Écrivain et prix Goncourt de 2007 

"J’ai découvert Fabien Roussel en interview et j’ai été frappé par sa parole claire et ferme, ancrée sur les fondamentaux de la gauche. Cette voix de gauche fidèle manquait depuis tant d’années – j’ai aussitôt promis de le soutenir.
Fabien Roussel a raison : il faut laisser aux populistes de tous bords la chanson noire du désespoir. Laissons-leur le commerce de ces passions tristes que sont la haine de l’autre, le mépris de classe, le repli sur soi, le goût de la violence, les liaisons dangereuses avec le religieux : c’est sur nos peurs qu’ils amassent, c’est les faiblesses d’un peuple désuni qu’ils prospèrent. Ils revendiquent la liberté, l’égalité, jamais la fraternité.
Il faut laisser aux technocrates leur cynisme et leur parler creux – ces gens qui disent résilience parce que le beau mot de résistance leur fait peur. Qui, en guise de morale, ne connaissent que le chacun pour soi. Qui disent liberté et pensent marché, dérégulation, privatisation. Pour qui l’égalité, c’est une TVA au même taux pour tous, riches et pauvres. Qui chantent à tout va la grandeur de l’éducation et démolissent l’école publique en épuisant, en humiliant le corps enseignant.

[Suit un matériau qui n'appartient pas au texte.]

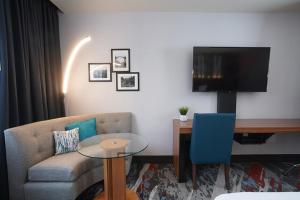 a living room with a couch and a table and a tv at Seven Feathers Casino Resort in Canyonville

Oui, on veut le bonheur. C’est même ça que l’on cherche, toute sa vie. Ce bonheur passe par l’amélioration des conditions réelles de l’existence, le besoin de se nourrir, de se loger, de respirer un air sain, de se soigner. Il passe par la liberté d’aimer, le désir de créer et cette nécessité supérieure d’apprendre, d’où que l’on vienne et quel que soit son âge.
On veut le bonheur, c’est l’au-delà de la révolte, le sens même du combat : on ne baisse pas les bras sur ce grand chantier de vivre. Et on travaille, oui, à des jours plus heureux."